Sep 07, 2013

One of China’s most treasured traditional art forms is Beijing’s cloisonné. Cloisonné and enamel art is often sought after by tourists and collectors from around the world. Enamel and Cloisonné metal art has adopted the skills and techniques of other famous traditional folk crafts including traditional painting, carving, encrusting, metallurgy and glass smelting.

The Cloisonné Art Museum in Beijing features many different pieces from cloisonné’s six hundred year old history. The Classic Works and Collection Show Centre also displays a wide range of cloisonné works including many which have won international awards and reproductions of pieces from the Yuan (1271-1368), Ming (1368-1644) and Qing (1644-1912) Dynasties kept in the imperial palace museum.

It is believed that basic enameling techniques were first introduced to China by missionaries from Central Asia in the Yuan Dynasty. Both enamel and cloisonné became popular in the Ming Dynasty, especially during the Xuande period (1426-1436). During this time, Beijing cloisonné and enamel ware were made only for the use of the imperial family. The imperial palaces were heavily adorned with all sorts of cloisonné objects.


During the Jingtai period (1450-1457) of the Ming Dynasty, Beijing cloisonné entered a new wave of creation with craftsmen focusing on the development of dark-blue enamel. This style of enamel ware flourished during this period and was named “blue of Jingtai” after the emperor who encouraged its production. 

Enamel art involves applying enamel of different colours to a copper or bronze vessel. It is then fired in a kiln which vitrifies the enamel and forms a smooth, bright coating. Enamel is created from boric acid, vitreous powder and other chemical compounds. Metallic compounds are added to enamel which changes the colour after oxidation. Cloisonné is similar to enamel, however, the enamel pigments are separated by soldered wire.

The methods involved in producing Beijing cloisonné art are elaborate and require graceful skills and patience. The metal vessel is usually constructed by hammering and stretching soldered pieces of copper into the required shape. A pattern is then pinned onto carbon paper and carefully traced on the surface of the vessel. The tiny Cloisonné compartments are made from copper wire that is bent with pliers to form the desired pattern.


The copper wire is usually between 0.10 inches and 0.40 inches. The bottom edge of the cloisonné is dipped into glue and placed on the vessel with tweezers. They are then filled with enamel paste which feature coloured pigments grounded into a powder and mixed with alkaline, boric acid and saltpeter. Different colours are created from different minerals. Bronze is used to make blue, chromium produces green, iodine can be made into red and zinc can produce white pigments.

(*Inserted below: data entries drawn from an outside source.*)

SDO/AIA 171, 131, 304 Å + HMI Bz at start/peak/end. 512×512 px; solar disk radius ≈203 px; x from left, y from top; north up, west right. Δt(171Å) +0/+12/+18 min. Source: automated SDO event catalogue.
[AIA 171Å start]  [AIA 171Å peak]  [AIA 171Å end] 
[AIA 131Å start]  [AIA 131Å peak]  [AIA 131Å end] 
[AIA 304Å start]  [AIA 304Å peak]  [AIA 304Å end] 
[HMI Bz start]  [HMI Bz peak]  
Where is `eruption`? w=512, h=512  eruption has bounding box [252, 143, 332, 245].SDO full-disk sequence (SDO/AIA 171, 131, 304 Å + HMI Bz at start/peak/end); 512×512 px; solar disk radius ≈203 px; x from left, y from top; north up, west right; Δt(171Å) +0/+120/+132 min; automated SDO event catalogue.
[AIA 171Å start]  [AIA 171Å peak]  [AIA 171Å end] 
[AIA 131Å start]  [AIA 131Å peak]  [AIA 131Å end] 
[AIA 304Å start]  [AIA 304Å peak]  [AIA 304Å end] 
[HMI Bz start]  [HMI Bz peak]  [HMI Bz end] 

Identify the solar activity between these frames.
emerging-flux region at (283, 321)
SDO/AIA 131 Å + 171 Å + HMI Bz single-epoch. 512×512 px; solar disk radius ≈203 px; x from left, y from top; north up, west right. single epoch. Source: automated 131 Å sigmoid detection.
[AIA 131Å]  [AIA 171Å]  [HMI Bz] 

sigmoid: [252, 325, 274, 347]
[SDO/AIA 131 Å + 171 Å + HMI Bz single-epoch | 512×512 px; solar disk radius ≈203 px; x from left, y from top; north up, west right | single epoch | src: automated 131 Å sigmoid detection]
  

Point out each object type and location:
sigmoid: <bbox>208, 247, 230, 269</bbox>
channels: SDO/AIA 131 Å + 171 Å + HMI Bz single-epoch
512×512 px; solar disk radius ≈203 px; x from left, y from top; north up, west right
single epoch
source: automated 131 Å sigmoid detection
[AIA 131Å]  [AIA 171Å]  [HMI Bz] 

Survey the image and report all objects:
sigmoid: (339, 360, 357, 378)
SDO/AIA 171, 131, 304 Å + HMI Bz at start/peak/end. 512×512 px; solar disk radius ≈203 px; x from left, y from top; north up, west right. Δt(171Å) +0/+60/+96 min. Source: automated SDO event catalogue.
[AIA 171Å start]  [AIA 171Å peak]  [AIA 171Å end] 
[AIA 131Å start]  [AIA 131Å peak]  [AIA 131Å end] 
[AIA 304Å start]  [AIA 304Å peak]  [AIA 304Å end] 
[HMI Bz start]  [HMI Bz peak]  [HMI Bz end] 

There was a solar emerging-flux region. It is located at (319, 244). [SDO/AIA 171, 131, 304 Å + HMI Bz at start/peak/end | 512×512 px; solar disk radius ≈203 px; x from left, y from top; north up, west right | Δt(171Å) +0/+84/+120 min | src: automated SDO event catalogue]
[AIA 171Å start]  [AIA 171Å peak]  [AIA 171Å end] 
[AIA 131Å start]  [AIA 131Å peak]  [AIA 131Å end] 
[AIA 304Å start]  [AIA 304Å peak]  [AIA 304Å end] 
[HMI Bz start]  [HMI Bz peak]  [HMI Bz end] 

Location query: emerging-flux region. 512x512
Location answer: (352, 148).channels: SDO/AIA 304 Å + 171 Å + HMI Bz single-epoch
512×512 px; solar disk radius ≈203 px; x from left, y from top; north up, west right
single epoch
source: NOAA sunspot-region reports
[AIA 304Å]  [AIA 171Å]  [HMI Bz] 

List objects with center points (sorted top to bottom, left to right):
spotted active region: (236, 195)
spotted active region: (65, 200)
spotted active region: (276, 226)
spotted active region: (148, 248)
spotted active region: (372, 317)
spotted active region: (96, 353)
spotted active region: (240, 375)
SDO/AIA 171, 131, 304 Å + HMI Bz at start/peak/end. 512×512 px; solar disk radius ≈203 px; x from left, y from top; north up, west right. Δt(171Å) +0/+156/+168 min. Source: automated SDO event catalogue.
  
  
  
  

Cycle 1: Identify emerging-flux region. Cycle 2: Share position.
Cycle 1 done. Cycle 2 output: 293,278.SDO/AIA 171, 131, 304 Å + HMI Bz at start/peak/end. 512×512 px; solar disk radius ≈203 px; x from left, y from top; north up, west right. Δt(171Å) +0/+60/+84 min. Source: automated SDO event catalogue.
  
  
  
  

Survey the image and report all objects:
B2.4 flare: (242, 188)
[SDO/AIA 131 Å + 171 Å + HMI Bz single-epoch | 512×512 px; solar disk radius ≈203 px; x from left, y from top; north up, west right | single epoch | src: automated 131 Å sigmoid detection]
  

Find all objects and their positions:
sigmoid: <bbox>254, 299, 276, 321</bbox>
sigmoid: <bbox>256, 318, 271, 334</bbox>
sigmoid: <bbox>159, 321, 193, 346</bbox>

Coloured pigments are added to each compartment by hand. The whole vessel is then fired in the kiln. The enamel must be applied each time after the vessel has been fired as the heat causes the cloisonné to shrink and need refilling. This step is repeated until the cloisonné covers the whole pattern. The surface of the vessel is then grounded smooth on a motorized wheel with water and emery stones.

It is then polished with whetstone and carbon. Gilding is the last step in the process and involves electroplating the remaining exposed copper with gold or silver to prevent oxidation from dulling the design.

The traditional arts of cloisonné and enamel are used for many objects including vases, jars, bowls, plates, ash trays and many more practical objects. It is also highly valued as art and is a prominent feature in many museums and private art collections.

Beijing Cloisonné and enamel art is ranked as one of the eight “consummate arts of Beijing” and regarded as the definitive artwork of the capital city. It is highly valued for its amazing designs and fine detailing which are complemented by bright and vivid colours. This traditional art form is one of the finest among the world’s metal arts.